Branagh, who's not had an easy ride maintaining the momentum of his early theatre and film success, must be taking notes on how to do it. "I was so involved with the acting in this and my interest in performance is intense, but I do enjoy watching and seeing how people approach it in different ways," he says.

Michael is a creative actor, where the acting comes from the old cliche, being and behaviour, rather than laying something on. In rehearsal it was fascinating to see that stripped away, so it became more and more the essence of somebody. Watching both Michael and Jude didn't make me want to be acting in "Sleuth" but did get my acting juices going."

Few can beat the variety of Caine's screen roles.

He only does movies he can't refuse - and he's not talking about the money. Unlike Law, he never contemplated producing. "My thirties coincided with the 60s. We didn't think about doing anything. We said how late can we stay out and still get away with it?'," he says. "I remember working in France.

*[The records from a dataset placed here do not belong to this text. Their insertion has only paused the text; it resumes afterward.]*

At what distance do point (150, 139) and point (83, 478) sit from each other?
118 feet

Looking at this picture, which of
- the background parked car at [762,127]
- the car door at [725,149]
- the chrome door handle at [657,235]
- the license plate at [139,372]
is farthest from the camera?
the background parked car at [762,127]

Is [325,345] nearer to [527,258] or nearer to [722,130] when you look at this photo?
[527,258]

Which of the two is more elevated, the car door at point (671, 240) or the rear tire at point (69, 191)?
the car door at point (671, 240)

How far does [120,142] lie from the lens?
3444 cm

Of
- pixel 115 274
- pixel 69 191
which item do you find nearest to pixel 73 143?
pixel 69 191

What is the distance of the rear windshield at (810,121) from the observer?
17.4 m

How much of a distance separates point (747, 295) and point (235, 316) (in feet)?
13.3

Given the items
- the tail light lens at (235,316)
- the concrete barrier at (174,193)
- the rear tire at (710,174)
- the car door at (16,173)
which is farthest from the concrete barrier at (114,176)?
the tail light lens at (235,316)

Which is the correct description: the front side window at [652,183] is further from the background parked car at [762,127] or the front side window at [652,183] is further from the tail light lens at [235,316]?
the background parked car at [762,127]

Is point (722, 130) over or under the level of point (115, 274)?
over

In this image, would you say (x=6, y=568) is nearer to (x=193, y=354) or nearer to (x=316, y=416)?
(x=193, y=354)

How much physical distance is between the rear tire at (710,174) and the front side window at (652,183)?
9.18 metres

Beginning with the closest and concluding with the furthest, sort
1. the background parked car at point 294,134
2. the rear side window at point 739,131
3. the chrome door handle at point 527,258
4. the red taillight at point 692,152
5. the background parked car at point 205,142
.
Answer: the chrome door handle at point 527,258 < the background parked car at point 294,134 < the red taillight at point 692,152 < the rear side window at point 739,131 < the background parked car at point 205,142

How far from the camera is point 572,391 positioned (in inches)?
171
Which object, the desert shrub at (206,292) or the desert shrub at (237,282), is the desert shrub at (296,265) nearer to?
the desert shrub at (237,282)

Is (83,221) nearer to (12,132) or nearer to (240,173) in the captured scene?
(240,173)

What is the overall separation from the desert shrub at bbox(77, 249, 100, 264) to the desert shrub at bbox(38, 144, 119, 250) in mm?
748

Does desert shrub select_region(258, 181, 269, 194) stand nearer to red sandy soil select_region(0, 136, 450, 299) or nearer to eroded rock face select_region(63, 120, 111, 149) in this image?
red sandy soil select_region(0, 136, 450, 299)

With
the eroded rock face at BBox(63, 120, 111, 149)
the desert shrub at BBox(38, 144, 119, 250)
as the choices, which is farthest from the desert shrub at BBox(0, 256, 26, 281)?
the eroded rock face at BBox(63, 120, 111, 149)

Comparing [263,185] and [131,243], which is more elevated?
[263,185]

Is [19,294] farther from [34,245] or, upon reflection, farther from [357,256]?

There was a very famous discotheque and I remember going from there with Peter O'Toole straight to work on different pictures, straight from the disco at six in the morning. I can't do that any more.

"The whole thing changed right over. Before, you were under contract to the studio and you got paid $100,000 a year and you made six movies, like Bogart, and you were told what to do.

"I was very close friends with Henry Fonda and he said you're so lucky, you guys, you control what you do'. And we do. No one tells me what to do, and never has."